Роберт Джордан прибыл в Мадрид с Кордовского фронта, и у него вдруг что-то сжалось внутри, как бывает, когда кто-нибудь подшучивает над вещами, над которыми можете шутить только вы, но никто другой.

— Nuestra gloriosa tropa siga avanzando sin perder ni una sola palma de terrene, — процитировал Карков на своем диковинном испанском языке.

— Не может быть, — усомнился Роберт Джордан.

— Наши славные войска продолжают продвигаться вперед, не теряя ни пяди территории, — повторил Карков по-английски. — Так сказано в коммюнике. Я вам его разыщу.

Жива была еще память о людях, которых ты знал и которые погибли в боях под Пособланко; но у Гэйлорда это было предметом шуток.

Вот что сейчас представлял собой Гэйлорд. Но было время, когда Гэйлорда не было, и если положение изменилось настолько, что Гэйлорд мог стать тем, чем его сделали уцелевшие после первых дней войны, Роберт Джордан очень рад этому и рад бывать там. То, что ты чувствовал в Сьерре, и в Карабанчеле, и в Усере, теперь ушло далеко, думал он, Но кому удается сохранить тот первый целомудренный пыл, с каким начинают свою работу молодые врачи, молодые священники и молодые солдаты? Разве что священникам, иначе они должны бросить все. Но вот если взять Каркова?

Ему никогда не надоедало думать о Каркове. В последний раз, когда они встретились у Гэйлорда, Карков великолепно рассказывал об одном английском экономисте, который много времени провел в Испании. Роберт Джордан в течение долгих лет читал статьи этого человека и всегда относился к нему с уважением, не зная о нем ничего. То, что этот человек написал об Испании, ему не очень нравилось. Это было чересчур просто и ясно и слишком схематично, и многие статистические данные были явно, хоть и непреднамеренно подтасованы. Но он решил, что когда хорошо знаешь страну, тебе редко нравится то, что о ней пишут в газетах и журналах, и оценил добрые намерения этого человека.

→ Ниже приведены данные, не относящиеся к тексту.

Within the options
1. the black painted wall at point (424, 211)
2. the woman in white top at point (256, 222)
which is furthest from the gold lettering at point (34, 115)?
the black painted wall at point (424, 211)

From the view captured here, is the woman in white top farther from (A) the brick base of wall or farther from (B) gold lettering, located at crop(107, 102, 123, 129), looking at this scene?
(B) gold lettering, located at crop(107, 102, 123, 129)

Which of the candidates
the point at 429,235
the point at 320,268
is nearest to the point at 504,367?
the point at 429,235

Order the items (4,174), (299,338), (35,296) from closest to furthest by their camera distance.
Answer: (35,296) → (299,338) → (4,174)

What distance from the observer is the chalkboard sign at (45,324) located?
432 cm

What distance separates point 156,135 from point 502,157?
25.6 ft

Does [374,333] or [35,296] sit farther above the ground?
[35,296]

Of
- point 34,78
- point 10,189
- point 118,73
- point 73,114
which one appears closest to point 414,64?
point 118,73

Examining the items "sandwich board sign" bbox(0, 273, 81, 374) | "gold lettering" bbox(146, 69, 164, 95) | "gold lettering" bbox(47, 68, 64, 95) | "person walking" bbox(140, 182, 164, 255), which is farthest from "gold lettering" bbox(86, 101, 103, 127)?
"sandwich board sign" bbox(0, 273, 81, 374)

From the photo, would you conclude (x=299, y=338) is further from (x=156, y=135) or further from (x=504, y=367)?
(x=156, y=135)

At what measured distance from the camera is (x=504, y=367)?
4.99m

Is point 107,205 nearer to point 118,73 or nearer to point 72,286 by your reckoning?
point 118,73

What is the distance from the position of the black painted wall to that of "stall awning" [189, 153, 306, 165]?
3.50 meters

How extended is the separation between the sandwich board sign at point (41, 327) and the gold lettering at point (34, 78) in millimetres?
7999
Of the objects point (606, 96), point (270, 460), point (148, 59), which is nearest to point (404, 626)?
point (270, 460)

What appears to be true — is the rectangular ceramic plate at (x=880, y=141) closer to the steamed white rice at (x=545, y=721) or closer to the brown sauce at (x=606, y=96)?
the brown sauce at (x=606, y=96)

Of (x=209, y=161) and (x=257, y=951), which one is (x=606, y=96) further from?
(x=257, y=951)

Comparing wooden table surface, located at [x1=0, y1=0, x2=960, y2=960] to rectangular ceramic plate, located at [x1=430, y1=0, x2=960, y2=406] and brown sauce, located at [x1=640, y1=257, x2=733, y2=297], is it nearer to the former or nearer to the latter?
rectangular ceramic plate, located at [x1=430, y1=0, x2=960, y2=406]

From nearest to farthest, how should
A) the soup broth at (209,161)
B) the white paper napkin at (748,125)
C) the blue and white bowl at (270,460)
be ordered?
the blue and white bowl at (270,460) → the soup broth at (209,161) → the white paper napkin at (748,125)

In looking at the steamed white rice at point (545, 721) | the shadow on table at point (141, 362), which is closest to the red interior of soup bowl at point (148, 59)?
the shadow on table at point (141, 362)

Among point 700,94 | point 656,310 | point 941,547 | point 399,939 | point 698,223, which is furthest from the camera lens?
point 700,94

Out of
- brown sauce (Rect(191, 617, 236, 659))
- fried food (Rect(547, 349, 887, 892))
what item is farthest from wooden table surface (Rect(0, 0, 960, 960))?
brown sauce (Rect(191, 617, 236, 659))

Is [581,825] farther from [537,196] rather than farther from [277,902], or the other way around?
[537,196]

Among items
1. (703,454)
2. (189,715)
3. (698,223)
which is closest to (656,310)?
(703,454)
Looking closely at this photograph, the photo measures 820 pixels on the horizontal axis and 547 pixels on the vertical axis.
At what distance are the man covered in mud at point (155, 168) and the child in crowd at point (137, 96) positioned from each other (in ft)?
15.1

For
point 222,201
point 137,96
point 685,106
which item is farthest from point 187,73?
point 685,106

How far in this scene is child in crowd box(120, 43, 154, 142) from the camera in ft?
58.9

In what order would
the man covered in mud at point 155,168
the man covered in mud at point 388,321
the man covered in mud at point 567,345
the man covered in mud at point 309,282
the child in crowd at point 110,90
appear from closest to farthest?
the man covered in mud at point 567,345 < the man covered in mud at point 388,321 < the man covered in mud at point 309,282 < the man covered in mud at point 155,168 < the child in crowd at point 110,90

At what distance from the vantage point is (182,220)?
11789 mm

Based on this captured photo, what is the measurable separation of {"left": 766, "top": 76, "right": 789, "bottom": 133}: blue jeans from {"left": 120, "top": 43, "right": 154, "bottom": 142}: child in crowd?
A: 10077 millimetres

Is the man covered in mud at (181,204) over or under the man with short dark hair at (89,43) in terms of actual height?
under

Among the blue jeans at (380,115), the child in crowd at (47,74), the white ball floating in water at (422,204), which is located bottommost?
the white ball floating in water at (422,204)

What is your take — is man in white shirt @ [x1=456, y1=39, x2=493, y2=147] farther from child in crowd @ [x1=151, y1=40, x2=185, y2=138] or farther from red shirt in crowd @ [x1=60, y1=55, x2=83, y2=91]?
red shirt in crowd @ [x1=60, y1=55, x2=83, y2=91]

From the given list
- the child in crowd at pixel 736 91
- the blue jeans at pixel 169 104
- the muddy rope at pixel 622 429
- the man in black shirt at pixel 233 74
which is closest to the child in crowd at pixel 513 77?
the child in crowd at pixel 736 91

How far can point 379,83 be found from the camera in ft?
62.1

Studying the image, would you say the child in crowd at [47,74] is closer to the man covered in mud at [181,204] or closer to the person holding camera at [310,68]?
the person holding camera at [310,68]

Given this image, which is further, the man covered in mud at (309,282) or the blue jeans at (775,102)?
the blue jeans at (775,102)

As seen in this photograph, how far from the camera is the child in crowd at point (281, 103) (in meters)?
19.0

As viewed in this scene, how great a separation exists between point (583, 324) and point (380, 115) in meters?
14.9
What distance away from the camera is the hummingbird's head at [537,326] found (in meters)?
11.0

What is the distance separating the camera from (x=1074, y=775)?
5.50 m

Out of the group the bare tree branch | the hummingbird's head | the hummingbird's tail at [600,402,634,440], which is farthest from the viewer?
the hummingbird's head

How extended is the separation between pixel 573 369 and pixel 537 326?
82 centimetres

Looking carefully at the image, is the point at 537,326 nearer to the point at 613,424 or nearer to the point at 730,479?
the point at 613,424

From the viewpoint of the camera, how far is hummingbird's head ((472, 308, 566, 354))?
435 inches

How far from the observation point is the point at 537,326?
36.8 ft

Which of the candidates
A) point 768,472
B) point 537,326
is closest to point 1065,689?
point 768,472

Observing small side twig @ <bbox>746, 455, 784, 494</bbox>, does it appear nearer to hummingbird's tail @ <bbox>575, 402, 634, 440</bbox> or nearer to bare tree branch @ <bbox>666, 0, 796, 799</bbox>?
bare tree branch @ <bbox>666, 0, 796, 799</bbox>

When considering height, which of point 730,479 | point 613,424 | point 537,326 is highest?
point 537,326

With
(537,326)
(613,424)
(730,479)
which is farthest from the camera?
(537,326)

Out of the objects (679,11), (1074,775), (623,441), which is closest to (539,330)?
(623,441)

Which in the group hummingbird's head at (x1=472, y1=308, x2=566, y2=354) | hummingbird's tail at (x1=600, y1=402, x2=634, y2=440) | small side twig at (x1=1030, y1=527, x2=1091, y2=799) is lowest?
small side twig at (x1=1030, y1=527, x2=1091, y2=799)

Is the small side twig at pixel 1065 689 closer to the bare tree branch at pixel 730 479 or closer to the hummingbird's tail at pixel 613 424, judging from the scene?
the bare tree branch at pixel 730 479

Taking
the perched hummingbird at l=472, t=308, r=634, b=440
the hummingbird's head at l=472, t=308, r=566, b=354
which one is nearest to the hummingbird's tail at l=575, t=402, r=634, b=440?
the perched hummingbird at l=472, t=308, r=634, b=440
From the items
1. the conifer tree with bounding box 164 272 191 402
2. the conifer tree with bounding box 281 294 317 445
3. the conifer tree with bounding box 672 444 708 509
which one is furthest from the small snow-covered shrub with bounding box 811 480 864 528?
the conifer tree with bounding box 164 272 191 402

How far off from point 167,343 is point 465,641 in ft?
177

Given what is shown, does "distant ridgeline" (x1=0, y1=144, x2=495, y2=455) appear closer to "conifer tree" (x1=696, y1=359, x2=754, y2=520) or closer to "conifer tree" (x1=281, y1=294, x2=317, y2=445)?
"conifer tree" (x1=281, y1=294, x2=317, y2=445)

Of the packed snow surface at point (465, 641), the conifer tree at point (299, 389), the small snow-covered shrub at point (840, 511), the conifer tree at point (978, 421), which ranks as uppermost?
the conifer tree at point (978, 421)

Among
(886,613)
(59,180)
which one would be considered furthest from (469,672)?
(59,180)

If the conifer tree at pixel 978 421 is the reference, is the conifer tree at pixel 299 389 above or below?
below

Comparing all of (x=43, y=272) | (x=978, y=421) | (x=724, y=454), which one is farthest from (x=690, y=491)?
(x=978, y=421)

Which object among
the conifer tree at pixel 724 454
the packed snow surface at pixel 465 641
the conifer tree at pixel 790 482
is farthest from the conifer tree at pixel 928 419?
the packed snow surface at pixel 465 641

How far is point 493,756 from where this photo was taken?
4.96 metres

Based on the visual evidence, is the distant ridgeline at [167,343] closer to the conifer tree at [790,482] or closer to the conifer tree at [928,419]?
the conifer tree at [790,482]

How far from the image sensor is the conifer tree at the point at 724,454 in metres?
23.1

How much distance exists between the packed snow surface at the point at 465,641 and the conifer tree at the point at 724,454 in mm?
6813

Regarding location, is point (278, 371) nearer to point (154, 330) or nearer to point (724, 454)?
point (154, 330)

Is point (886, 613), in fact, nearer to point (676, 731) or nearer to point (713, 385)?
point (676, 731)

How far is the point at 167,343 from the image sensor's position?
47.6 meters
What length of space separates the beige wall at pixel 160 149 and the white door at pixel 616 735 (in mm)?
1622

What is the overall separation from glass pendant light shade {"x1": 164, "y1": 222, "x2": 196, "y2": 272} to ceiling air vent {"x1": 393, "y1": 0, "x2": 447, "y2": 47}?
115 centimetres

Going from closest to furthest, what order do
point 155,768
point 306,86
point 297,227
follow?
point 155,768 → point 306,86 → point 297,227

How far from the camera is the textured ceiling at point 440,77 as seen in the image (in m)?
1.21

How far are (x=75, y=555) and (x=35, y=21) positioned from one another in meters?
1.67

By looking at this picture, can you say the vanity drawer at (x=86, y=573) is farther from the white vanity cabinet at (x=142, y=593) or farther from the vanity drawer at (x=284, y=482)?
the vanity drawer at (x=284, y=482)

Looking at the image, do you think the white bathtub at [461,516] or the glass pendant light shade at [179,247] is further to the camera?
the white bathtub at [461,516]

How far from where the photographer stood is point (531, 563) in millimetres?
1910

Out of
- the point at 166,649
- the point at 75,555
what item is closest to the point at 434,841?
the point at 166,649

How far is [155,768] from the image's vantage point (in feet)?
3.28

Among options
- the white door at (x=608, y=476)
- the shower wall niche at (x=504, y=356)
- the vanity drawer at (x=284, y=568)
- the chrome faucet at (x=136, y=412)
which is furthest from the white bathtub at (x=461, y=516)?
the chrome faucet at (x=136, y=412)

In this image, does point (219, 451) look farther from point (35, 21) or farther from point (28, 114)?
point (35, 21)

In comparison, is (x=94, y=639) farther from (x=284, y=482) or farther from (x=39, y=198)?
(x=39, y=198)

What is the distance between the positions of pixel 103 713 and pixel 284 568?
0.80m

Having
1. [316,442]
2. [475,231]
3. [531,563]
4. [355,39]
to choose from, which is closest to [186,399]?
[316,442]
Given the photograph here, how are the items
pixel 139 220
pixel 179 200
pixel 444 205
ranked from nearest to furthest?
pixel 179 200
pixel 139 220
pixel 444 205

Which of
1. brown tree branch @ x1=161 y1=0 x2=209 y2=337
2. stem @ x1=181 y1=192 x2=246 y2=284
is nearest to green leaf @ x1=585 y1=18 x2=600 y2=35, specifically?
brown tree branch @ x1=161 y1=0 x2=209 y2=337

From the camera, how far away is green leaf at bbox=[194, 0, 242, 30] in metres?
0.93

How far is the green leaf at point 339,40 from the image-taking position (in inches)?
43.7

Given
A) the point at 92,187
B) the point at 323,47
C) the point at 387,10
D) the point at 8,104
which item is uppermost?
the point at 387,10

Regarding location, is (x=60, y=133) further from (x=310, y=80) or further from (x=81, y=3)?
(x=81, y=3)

Наконец он его однажды увидел. Это было под вечер, перед атакой в Карабанчеле. Они сидели под стенами цирка, где обычно происходил бой быков; на двух соседних улицах шла перестрелка, и люди нервничали в ожидании начала атаки. Им был обещан танк, но он не пришел, и Монтеро сидел, подперев голову рукой, и все повторял:

— Танк не пришел. Танк не пришел.

День был холодный, и по улице мело-желтую пыль, а Монтеро был ранен в левую руку, и рука у него немела.

— Нам нельзя без танка, — говорил он. — Придется ждать танка, а ждать мы не можем. — От боли голос его звучал раздраженно.